Certas adaptações genéticas herdadas dos lobos ajudam os cães a sobreviver em condições específicas. Os cães de rua, por exemplo, possuem genes enriquecidos ligados aos recetores olfativos, o que melhora a sua capacidade de detetar fontes de alimento nos resíduos humanos. Da mesma forma, os mastins tibetanos adquiriram genes provenientes de lobos do Tibete, permitindo-lhes tolerar os baixos níveis de oxigénio em alta altitude, como nas regiões do Himalaia.
Os investigadores observaram que as raças de grande porte e as historicamente utilizadas para trabalhos especializados, como os cães de trenó árticos ou os cães de caça, tendem a ter níveis mais elevados de ascendência de lobo. Em contrapartida, raças como os terriers e os cães de paragem geralmente mostram menos. Existem exceções, como alguns mastins que não apresentam qualquer vestígio de DNA de lobos, ilustrando a diversidade genética no seio das populações caninas.
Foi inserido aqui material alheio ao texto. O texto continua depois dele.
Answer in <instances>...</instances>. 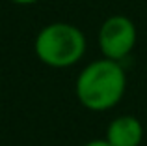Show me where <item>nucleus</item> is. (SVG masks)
Listing matches in <instances>:
<instances>
[{
	"mask_svg": "<svg viewBox=\"0 0 147 146\" xmlns=\"http://www.w3.org/2000/svg\"><path fill=\"white\" fill-rule=\"evenodd\" d=\"M144 124L132 114L114 118L106 128V137L112 146H140L144 141Z\"/></svg>",
	"mask_w": 147,
	"mask_h": 146,
	"instance_id": "4",
	"label": "nucleus"
},
{
	"mask_svg": "<svg viewBox=\"0 0 147 146\" xmlns=\"http://www.w3.org/2000/svg\"><path fill=\"white\" fill-rule=\"evenodd\" d=\"M9 2L17 4V6H32V4H37L39 0H9Z\"/></svg>",
	"mask_w": 147,
	"mask_h": 146,
	"instance_id": "6",
	"label": "nucleus"
},
{
	"mask_svg": "<svg viewBox=\"0 0 147 146\" xmlns=\"http://www.w3.org/2000/svg\"><path fill=\"white\" fill-rule=\"evenodd\" d=\"M82 146H112V144L108 143L106 139H93V141H88V143L82 144Z\"/></svg>",
	"mask_w": 147,
	"mask_h": 146,
	"instance_id": "5",
	"label": "nucleus"
},
{
	"mask_svg": "<svg viewBox=\"0 0 147 146\" xmlns=\"http://www.w3.org/2000/svg\"><path fill=\"white\" fill-rule=\"evenodd\" d=\"M86 45V36L78 26L58 21L45 25L37 32L34 40V53L41 64L63 70L82 60Z\"/></svg>",
	"mask_w": 147,
	"mask_h": 146,
	"instance_id": "2",
	"label": "nucleus"
},
{
	"mask_svg": "<svg viewBox=\"0 0 147 146\" xmlns=\"http://www.w3.org/2000/svg\"><path fill=\"white\" fill-rule=\"evenodd\" d=\"M127 90V73L121 62L99 58L90 62L75 81V96L88 111L104 113L123 99Z\"/></svg>",
	"mask_w": 147,
	"mask_h": 146,
	"instance_id": "1",
	"label": "nucleus"
},
{
	"mask_svg": "<svg viewBox=\"0 0 147 146\" xmlns=\"http://www.w3.org/2000/svg\"><path fill=\"white\" fill-rule=\"evenodd\" d=\"M138 40L136 25L127 15H112L100 25L97 34V43L104 58L123 62L130 53Z\"/></svg>",
	"mask_w": 147,
	"mask_h": 146,
	"instance_id": "3",
	"label": "nucleus"
}]
</instances>
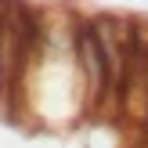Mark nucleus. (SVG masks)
<instances>
[{"label":"nucleus","mask_w":148,"mask_h":148,"mask_svg":"<svg viewBox=\"0 0 148 148\" xmlns=\"http://www.w3.org/2000/svg\"><path fill=\"white\" fill-rule=\"evenodd\" d=\"M72 62H76V72H79V87H83L87 112H101L105 105H112L116 101L112 76H108L105 54H101V47H98V36H94V29H90V18H79V25H76Z\"/></svg>","instance_id":"nucleus-1"}]
</instances>
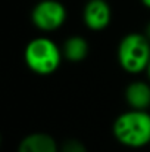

Hibridação e o seu impacto na evolução
A hibridação é um processo natural em que duas espécies ou populações distintas se cruzam, conduzindo a uma troca de genes. Nos canídeos, isso ocorre quando lobos e cães se acasalam, embora seja raro após a domesticação. Esses eventos introduzem novos variantes genéticos nas populações, o que pode aumentar a diversidade e favorecer a adaptação a novos ambientes.
No caso dos cães, a hibridação com lobos permitiu a introdução de genes benéficos, como os ligados à tolerância à altitude ou ao olfato. Esse fenómeno, chamado introgressão genética, mostra que as barreiras entre espécies nem sempre são estritas e que os genomas podem incorporar DNA estrangeiro sem perder as suas características principais. Isso contradiz a ideia de que os cães devem ser geneticamente puros para permanecerem animais domésticos.
Os estudos genómicos modernos, usando sequenciação de alto débito, permitem detetar esses vestígios de hibridação mesmo que sejam fracos. Ao analisar milhares de genomas, os investigadores podem traçar a história evolutiva e identificar os momentos em que esses cruzamentos ocorreram. Isso ajuda a compreender como as espécies se adaptam e evoluem ao longo do tempo, com implicações para a conservação e a biologia evolutiva.